(Dataset records)
____________________
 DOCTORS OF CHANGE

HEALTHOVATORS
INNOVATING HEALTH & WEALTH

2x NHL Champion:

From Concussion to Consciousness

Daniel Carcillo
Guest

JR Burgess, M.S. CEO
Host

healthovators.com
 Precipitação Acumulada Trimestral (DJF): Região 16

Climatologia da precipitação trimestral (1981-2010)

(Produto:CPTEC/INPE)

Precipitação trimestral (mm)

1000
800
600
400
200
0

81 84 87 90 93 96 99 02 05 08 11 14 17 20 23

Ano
____________________
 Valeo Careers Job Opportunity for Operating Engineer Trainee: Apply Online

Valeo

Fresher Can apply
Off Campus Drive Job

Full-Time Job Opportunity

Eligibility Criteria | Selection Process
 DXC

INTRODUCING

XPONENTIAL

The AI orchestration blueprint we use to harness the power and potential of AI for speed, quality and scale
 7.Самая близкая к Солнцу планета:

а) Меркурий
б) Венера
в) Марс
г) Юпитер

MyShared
____________________
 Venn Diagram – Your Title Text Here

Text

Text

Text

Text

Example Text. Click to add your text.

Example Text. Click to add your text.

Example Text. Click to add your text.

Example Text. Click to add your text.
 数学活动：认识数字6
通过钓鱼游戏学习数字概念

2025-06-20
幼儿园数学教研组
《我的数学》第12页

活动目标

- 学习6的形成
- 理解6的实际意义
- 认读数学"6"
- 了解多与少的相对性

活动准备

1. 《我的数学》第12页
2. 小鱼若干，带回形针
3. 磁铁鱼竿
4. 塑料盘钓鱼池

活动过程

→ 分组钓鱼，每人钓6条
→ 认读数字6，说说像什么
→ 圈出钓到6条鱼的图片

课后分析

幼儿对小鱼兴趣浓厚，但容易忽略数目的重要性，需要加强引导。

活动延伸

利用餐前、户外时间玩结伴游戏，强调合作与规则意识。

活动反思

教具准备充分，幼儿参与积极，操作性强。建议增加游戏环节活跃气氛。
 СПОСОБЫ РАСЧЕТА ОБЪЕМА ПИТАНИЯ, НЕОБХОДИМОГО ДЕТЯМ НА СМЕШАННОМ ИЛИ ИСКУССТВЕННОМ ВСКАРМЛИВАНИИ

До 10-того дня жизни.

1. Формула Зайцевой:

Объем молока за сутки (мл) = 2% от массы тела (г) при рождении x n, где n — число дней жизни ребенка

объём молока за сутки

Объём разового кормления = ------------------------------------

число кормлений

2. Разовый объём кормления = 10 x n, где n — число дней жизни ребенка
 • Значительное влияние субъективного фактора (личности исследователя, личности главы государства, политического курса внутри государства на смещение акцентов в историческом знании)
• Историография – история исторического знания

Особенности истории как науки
____________________
▶ **Exercise details**
Only a number should be returned: the count of lines above that include "ребенка".

▶ **Written reply**
2